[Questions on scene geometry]
-*-*-
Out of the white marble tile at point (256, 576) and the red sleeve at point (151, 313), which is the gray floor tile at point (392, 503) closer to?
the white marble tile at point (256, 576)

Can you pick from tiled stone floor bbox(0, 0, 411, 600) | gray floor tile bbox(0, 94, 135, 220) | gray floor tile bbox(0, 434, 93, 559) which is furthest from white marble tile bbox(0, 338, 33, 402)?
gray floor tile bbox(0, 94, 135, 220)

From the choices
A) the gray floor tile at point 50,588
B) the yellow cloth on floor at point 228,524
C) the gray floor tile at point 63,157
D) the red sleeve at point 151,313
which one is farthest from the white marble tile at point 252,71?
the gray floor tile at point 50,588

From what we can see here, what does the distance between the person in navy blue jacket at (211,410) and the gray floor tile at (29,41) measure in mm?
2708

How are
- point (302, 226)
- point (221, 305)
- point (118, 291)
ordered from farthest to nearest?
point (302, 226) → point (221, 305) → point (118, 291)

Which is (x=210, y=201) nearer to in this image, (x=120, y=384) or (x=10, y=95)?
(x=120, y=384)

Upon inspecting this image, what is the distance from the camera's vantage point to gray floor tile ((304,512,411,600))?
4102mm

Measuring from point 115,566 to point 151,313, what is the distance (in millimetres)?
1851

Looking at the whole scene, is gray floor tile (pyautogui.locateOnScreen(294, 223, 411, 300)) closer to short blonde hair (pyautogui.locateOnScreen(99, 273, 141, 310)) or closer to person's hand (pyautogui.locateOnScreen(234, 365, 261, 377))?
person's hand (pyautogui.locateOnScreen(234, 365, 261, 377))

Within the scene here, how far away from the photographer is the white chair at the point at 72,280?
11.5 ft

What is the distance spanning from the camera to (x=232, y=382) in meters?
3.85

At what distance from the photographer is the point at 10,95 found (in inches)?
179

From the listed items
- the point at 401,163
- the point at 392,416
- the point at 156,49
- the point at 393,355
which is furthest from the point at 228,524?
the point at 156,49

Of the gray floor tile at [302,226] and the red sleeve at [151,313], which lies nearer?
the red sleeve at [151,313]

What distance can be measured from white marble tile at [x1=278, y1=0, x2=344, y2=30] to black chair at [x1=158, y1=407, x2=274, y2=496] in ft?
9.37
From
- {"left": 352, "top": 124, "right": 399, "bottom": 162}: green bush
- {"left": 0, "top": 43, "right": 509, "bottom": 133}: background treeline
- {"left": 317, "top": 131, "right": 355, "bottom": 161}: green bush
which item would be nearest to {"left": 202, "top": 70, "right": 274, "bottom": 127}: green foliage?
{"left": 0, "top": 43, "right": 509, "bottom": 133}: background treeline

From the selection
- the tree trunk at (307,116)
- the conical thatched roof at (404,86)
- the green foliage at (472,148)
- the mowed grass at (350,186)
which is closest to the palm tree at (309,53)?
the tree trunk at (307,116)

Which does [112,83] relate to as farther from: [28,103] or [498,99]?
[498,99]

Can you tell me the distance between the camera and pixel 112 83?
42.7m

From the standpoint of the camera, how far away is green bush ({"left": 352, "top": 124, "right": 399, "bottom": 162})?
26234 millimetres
-*-*-
* **Work required**: Rewrite all of the data above, replacing every instance of "photographer" with "camera operator" and leaving everything else unchanged.

* **In response**:
Out of the white marble tile at point (256, 576) and the red sleeve at point (151, 313), which is the gray floor tile at point (392, 503) closer to?
the white marble tile at point (256, 576)

Can you pick from tiled stone floor bbox(0, 0, 411, 600) | gray floor tile bbox(0, 94, 135, 220) | gray floor tile bbox(0, 434, 93, 559) which is furthest from white marble tile bbox(0, 338, 33, 402)?
gray floor tile bbox(0, 94, 135, 220)

From the choices
A) the gray floor tile at point 50,588
B) the yellow cloth on floor at point 228,524
C) the gray floor tile at point 63,157
D) the red sleeve at point 151,313
which one is farthest from the white marble tile at point 252,71?
the gray floor tile at point 50,588

From what we can see here, what does the distance between the person in navy blue jacket at (211,410) and the gray floor tile at (29,41) measure in mm?
2708

How are
- point (302, 226)
- point (221, 305)
- point (118, 291)
ordered from farthest to nearest?
point (302, 226) → point (221, 305) → point (118, 291)

Which is (x=210, y=201) nearer to in this image, (x=120, y=384) or (x=10, y=95)?
(x=120, y=384)

Upon inspecting this image, what is the distance from the camera's vantage point to gray floor tile ((304,512,411,600))?
4102mm

Measuring from point 115,566 to point 151,313, what is the distance (in millimetres)?
1851

Looking at the whole scene, is gray floor tile (pyautogui.locateOnScreen(294, 223, 411, 300)) closer to short blonde hair (pyautogui.locateOnScreen(99, 273, 141, 310)) or closer to person's hand (pyautogui.locateOnScreen(234, 365, 261, 377))?
person's hand (pyautogui.locateOnScreen(234, 365, 261, 377))

Within the scene here, how far away from the camera operator is the white chair at the point at 72,280?
11.5 ft

What is the distance spanning from the camera to (x=232, y=382) in meters?
3.85

At what distance from the camera operator is the point at 10,95 found (in inches)?
179

From the listed items
- the point at 401,163
- the point at 392,416
- the point at 156,49
- the point at 393,355
which is furthest from the point at 228,524?
the point at 156,49

Of the gray floor tile at [302,226] and the red sleeve at [151,313], which lies nearer?
the red sleeve at [151,313]

What distance can be measured from white marble tile at [x1=278, y1=0, x2=344, y2=30] to black chair at [x1=158, y1=407, x2=274, y2=496] in ft?
9.37
From
- {"left": 352, "top": 124, "right": 399, "bottom": 162}: green bush
- {"left": 0, "top": 43, "right": 509, "bottom": 133}: background treeline
- {"left": 317, "top": 131, "right": 355, "bottom": 161}: green bush
which item would be nearest to {"left": 202, "top": 70, "right": 274, "bottom": 127}: green foliage?
{"left": 0, "top": 43, "right": 509, "bottom": 133}: background treeline

From the selection
- the tree trunk at (307,116)
- the conical thatched roof at (404,86)
- the green foliage at (472,148)
- the mowed grass at (350,186)
which is closest to the palm tree at (309,53)?
the tree trunk at (307,116)

Which does [112,83] relate to as farther from: [28,103] or [498,99]?
[498,99]

Can you tell me the distance between the camera and pixel 112 83?
42.7m

From the standpoint of the camera, how far away is green bush ({"left": 352, "top": 124, "right": 399, "bottom": 162})?
26234 millimetres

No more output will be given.